Il hoche la tête et continue à esquisser un grand sourire. Il a l’air d’être sincère avec moi, même si un soupçon de doute continue à ronger ma raison. Bon, au pire des cas, si je me fais agresser par Lewis, je n’aurais qu’à hurler ma détresse… il y a très certainement des voisins en-dessous ou au-dessus de son appartement (ou même à côté).

- Tu veux toujours venir ? s’enquit-il.

Une grande tendresse se dessine dans son regard aux iris qui paraissent presque noires à cause de la nuit. Sa douceur ne me laisse pas indifférente et me rassure un peu plus. D’un côté, même si j’ai peur d’être seule avec lui, j’ai une sorte de honte de penser qu’il serait violent avec moi. Non, pas une honte… comment décrire ce sentiment ? Un embarras ? Une gêne ? Je n’en sais trop rien, et peu importe : il faut que je me détende, que je fasse le vide dans mon esprit et que je profite pleinement de ma soirée. Je réfléchis trop, comme toujours : il faut que j’apprenne à lâcher prise.

- Oui, je veux toujours venir, acquiescé-je en souriant.

Un plus grand rictus écarte ses lèvres délicieuses. Il fait un léger hochement de tête et, doucement, il me tire avec lui vers le bâtiment situé le plus au fond de la zone résidentielle. Nous traversons un petit chemin paré de pavés en pierre garnie de quelques paillettes, scintillant sous les faibles éclats des lampadaires, contournons une petite fontaine constituée de trois cercles, partant, de bas en haut, de la plus grande jusqu’à une plus petite et arrivons, quelques pas plus loin, devant l’entrée vitrée de la bâtisse où habite Lewis. Plus je sens que je m’approche de l’habitat du médecin, plus mon cœur tambourine dans ma poitrine et les vertiges obstruent ma vision.

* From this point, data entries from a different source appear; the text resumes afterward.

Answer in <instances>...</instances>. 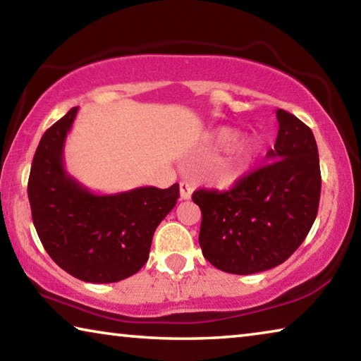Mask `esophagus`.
I'll return each mask as SVG.
<instances>
[{"instance_id": "1", "label": "esophagus", "mask_w": 361, "mask_h": 361, "mask_svg": "<svg viewBox=\"0 0 361 361\" xmlns=\"http://www.w3.org/2000/svg\"><path fill=\"white\" fill-rule=\"evenodd\" d=\"M191 195H192V186H191V183L181 181V183H180V199H181V200H188V199H191Z\"/></svg>"}]
</instances>
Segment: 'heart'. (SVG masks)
<instances>
[{"label":"heart","mask_w":361,"mask_h":361,"mask_svg":"<svg viewBox=\"0 0 361 361\" xmlns=\"http://www.w3.org/2000/svg\"><path fill=\"white\" fill-rule=\"evenodd\" d=\"M239 138V132L232 127H218L212 132L210 146L215 149H227L228 154L215 164L210 180L216 185H232L247 172L258 156L259 145L253 138Z\"/></svg>","instance_id":"b5f03b06"}]
</instances>
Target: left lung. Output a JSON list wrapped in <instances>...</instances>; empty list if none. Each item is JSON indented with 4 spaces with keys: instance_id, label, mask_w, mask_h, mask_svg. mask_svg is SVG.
<instances>
[{
    "instance_id": "left-lung-1",
    "label": "left lung",
    "mask_w": 361,
    "mask_h": 361,
    "mask_svg": "<svg viewBox=\"0 0 361 361\" xmlns=\"http://www.w3.org/2000/svg\"><path fill=\"white\" fill-rule=\"evenodd\" d=\"M276 114L279 133L266 166L229 191L192 194L202 212L200 248L223 272L248 276L282 264L317 218L322 176L315 137L296 116L285 109Z\"/></svg>"
}]
</instances>
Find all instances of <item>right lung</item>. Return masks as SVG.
Wrapping results in <instances>:
<instances>
[{"label": "right lung", "mask_w": 361, "mask_h": 361, "mask_svg": "<svg viewBox=\"0 0 361 361\" xmlns=\"http://www.w3.org/2000/svg\"><path fill=\"white\" fill-rule=\"evenodd\" d=\"M78 106L44 132L28 178L33 224L49 256L79 280L113 283L149 258L159 223L176 205L180 186H142L95 194L65 170L63 146Z\"/></svg>", "instance_id": "1"}]
</instances>
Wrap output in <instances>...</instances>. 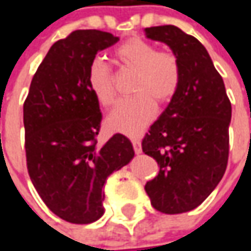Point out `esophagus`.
Wrapping results in <instances>:
<instances>
[{
	"instance_id": "34e87169",
	"label": "esophagus",
	"mask_w": 251,
	"mask_h": 251,
	"mask_svg": "<svg viewBox=\"0 0 251 251\" xmlns=\"http://www.w3.org/2000/svg\"><path fill=\"white\" fill-rule=\"evenodd\" d=\"M132 145H133V151L136 153H142V148H140L139 139H132Z\"/></svg>"
}]
</instances>
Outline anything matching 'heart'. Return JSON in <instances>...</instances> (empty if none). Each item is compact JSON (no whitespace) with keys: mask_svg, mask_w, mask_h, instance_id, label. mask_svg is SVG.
Segmentation results:
<instances>
[{"mask_svg":"<svg viewBox=\"0 0 251 251\" xmlns=\"http://www.w3.org/2000/svg\"><path fill=\"white\" fill-rule=\"evenodd\" d=\"M121 71L133 72L130 81L132 98L121 100L106 118L112 130L138 135L156 115V103L165 105L176 95L182 81V67L177 55L170 50H157L143 38H129L115 52ZM89 89L103 108L115 100V78L111 67L102 59H94L88 69Z\"/></svg>","mask_w":251,"mask_h":251,"instance_id":"1","label":"heart"}]
</instances>
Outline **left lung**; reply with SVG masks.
<instances>
[{
	"label": "left lung",
	"instance_id": "left-lung-1",
	"mask_svg": "<svg viewBox=\"0 0 251 251\" xmlns=\"http://www.w3.org/2000/svg\"><path fill=\"white\" fill-rule=\"evenodd\" d=\"M145 32L168 44L182 67L176 95L142 139L143 153L159 168L145 190L156 210L184 213L201 204L226 172L231 103L223 78L196 38L175 25Z\"/></svg>",
	"mask_w": 251,
	"mask_h": 251
}]
</instances>
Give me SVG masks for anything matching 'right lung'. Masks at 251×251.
Listing matches in <instances>:
<instances>
[{"mask_svg":"<svg viewBox=\"0 0 251 251\" xmlns=\"http://www.w3.org/2000/svg\"><path fill=\"white\" fill-rule=\"evenodd\" d=\"M119 41L111 32L78 29L56 41L39 64L24 102L26 169L52 213L75 225L103 214V184L133 157L115 133L98 143L102 113L88 85L96 53Z\"/></svg>","mask_w":251,"mask_h":251,"instance_id":"right-lung-1","label":"right lung"}]
</instances>
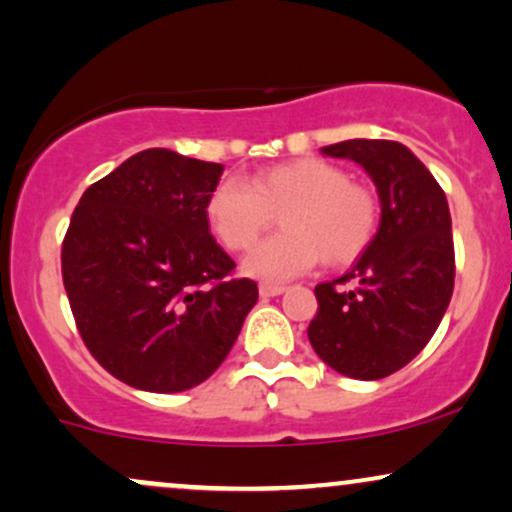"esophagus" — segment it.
<instances>
[{
	"instance_id": "34e87169",
	"label": "esophagus",
	"mask_w": 512,
	"mask_h": 512,
	"mask_svg": "<svg viewBox=\"0 0 512 512\" xmlns=\"http://www.w3.org/2000/svg\"><path fill=\"white\" fill-rule=\"evenodd\" d=\"M281 293H286V286H279V283H260L262 298H276Z\"/></svg>"
}]
</instances>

Il lâche ma main et ouvre la porte puis me fait signe d’entrer en me faisant une sorte de révérence. Touchée mais nerveuse, un rire discret vibre dans ma gorge nouée. Je m’engouffre dans le bâtiment, les jambes tremblantes, les pieds qui semblent marcher dans du sable mouvant, et il emboîte mon pas en fermant la porte juste derrière nous.